[Collected data]
▬▬▬▬▬▬▬▬▬▬
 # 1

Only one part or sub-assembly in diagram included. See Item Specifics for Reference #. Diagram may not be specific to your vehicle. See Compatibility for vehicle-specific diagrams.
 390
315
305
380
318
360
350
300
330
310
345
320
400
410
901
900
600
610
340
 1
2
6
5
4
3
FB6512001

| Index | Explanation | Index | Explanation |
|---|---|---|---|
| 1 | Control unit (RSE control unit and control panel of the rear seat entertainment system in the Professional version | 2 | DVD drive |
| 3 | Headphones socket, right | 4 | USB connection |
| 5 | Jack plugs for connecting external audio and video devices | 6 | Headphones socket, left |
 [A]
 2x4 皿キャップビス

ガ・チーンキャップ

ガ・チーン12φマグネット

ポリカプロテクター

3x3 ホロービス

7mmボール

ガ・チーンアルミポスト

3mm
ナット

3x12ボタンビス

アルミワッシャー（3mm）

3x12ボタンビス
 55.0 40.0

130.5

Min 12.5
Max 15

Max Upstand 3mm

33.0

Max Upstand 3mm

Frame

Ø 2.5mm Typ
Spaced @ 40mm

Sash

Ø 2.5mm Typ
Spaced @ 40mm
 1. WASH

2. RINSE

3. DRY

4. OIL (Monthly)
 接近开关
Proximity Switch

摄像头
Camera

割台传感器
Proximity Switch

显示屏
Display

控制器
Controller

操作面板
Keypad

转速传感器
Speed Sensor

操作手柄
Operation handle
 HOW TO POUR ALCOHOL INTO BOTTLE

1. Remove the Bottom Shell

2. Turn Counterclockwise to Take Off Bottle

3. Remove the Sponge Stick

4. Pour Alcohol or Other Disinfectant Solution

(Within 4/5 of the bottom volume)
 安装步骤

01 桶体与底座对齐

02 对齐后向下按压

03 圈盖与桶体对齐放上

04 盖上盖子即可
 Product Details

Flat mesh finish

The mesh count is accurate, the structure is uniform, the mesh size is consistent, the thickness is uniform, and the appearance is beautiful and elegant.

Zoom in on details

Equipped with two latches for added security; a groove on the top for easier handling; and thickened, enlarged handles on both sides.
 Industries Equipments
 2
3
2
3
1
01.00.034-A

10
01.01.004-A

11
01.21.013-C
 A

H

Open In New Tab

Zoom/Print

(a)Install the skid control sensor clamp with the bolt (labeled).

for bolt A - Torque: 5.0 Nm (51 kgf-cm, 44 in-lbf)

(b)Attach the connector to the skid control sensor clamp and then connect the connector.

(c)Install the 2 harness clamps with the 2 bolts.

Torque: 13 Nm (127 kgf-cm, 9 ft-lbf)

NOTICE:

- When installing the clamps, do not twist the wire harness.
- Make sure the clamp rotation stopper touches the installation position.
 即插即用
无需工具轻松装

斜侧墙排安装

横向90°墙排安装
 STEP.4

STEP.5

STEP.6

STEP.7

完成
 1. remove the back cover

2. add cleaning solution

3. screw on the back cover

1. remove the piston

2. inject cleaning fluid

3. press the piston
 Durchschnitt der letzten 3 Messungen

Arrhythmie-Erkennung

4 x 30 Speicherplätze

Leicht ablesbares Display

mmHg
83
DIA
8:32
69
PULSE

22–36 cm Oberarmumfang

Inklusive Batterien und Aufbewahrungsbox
▬▬▬▬▬▬▬▬▬▬
§ Exercise goal:
Copy each line of the data that contains the word "cleaning".

§ Written answer:
2. add cleaning solution
2. inject cleaning fluid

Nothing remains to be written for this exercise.